- _DIRECTIONS FOR THIS TASK_:
Each entry should be set down exactly as written, except for any picture it holds.

*** RECORDS TO PROCESS ***

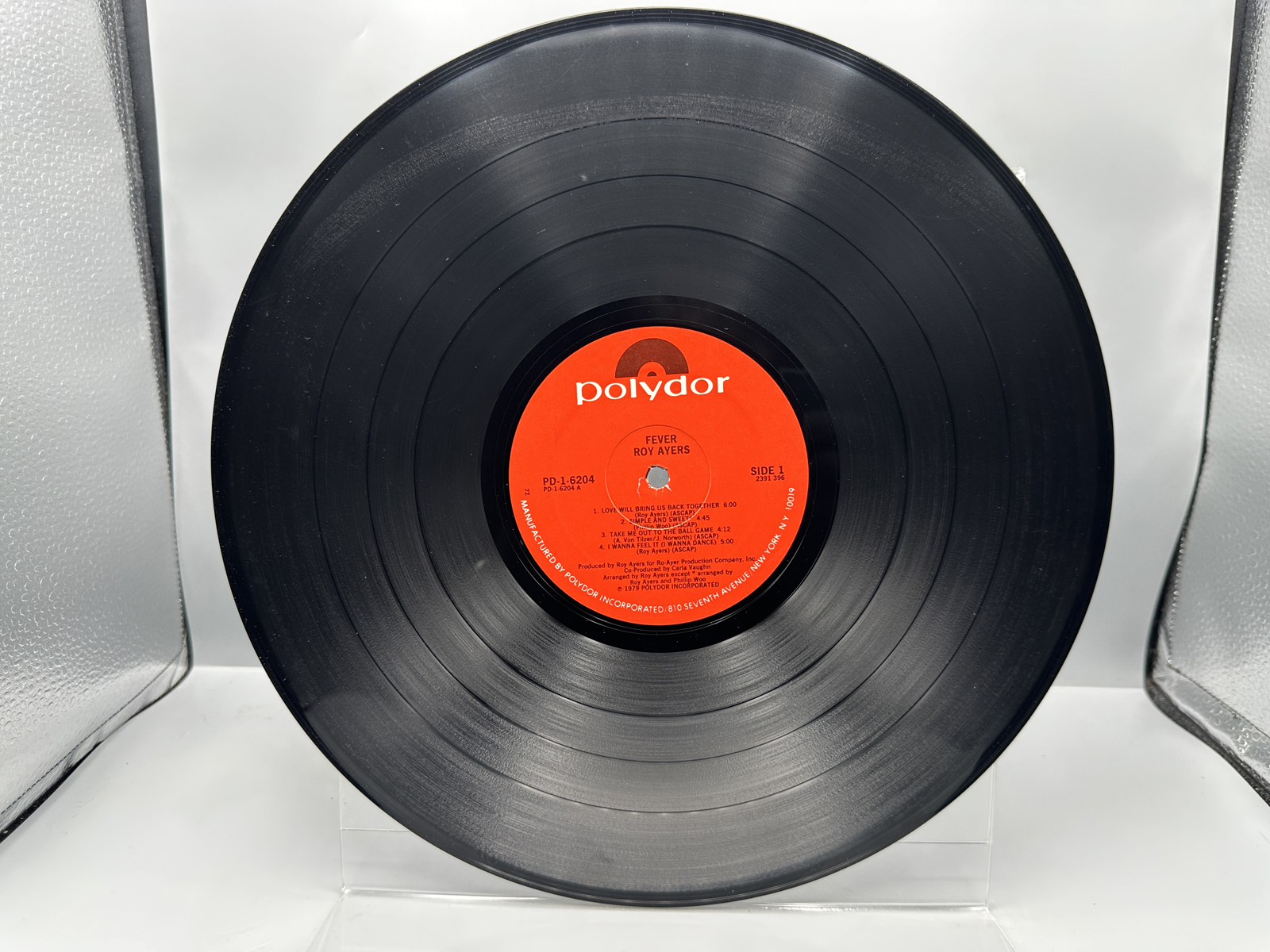 Roy Ayers (2 LP Lot): Fever (1979); and In The Dark (1984), promo stamp on back cover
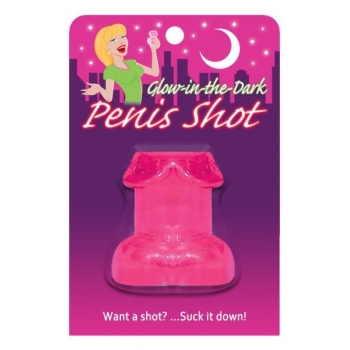 Glow In The Dark Penis Shot Glass Pink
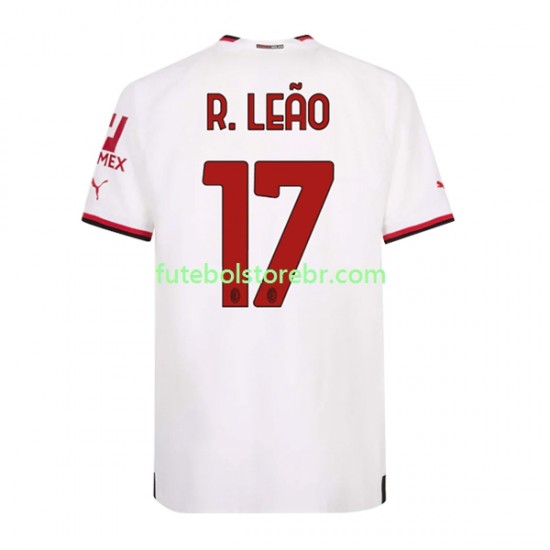 Camisa AC Milan Rafael Leao 17 II 2022-2023 manga curta pro Masculina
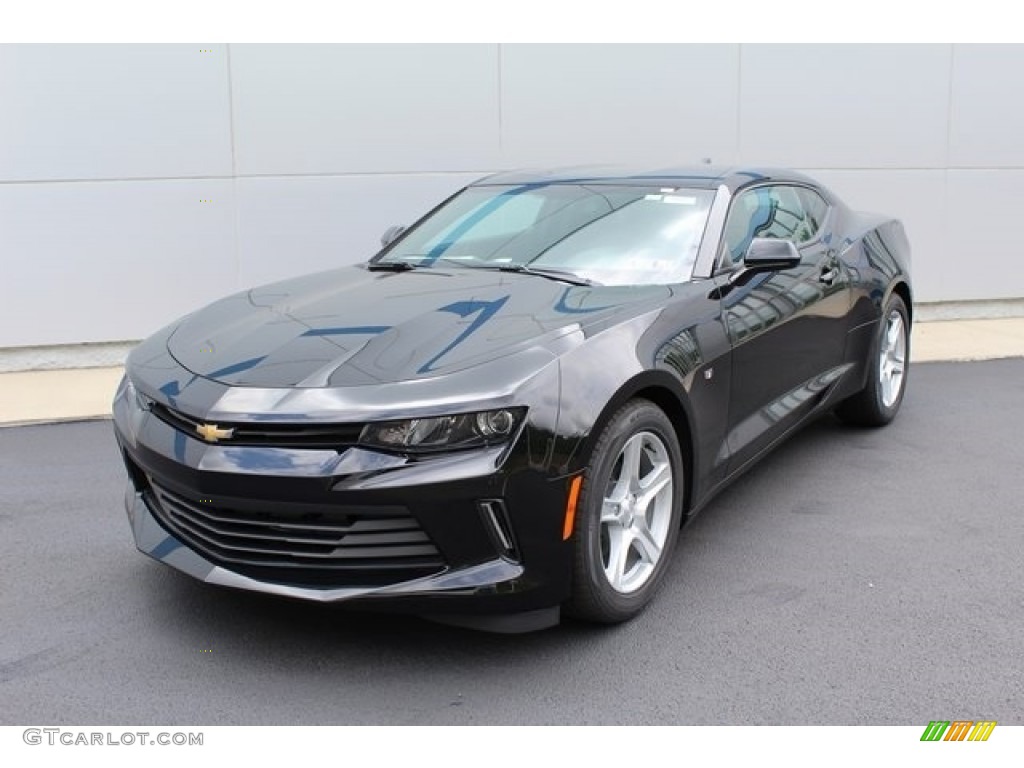 Black 2016 Chevrolet Camaro LT Coupe Exterior Photo #114000274
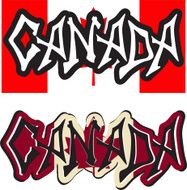 Canada word graffiti different style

*** End of RECORDS TO PROCESS ***

- _ANSWER FOR THE TASK_:
 Roy Ayers (2 LP Lot): Fever (1979); and In The Dark (1984), promo stamp on back cover
 Glow In The Dark Penis Shot Glass Pink
 Camisa AC Milan Rafael Leao 17 II 2022-2023 manga curta pro Masculina
 Black 2016 Chevrolet Camaro LT Coupe Exterior Photo #114000274
 Canada word graffiti different style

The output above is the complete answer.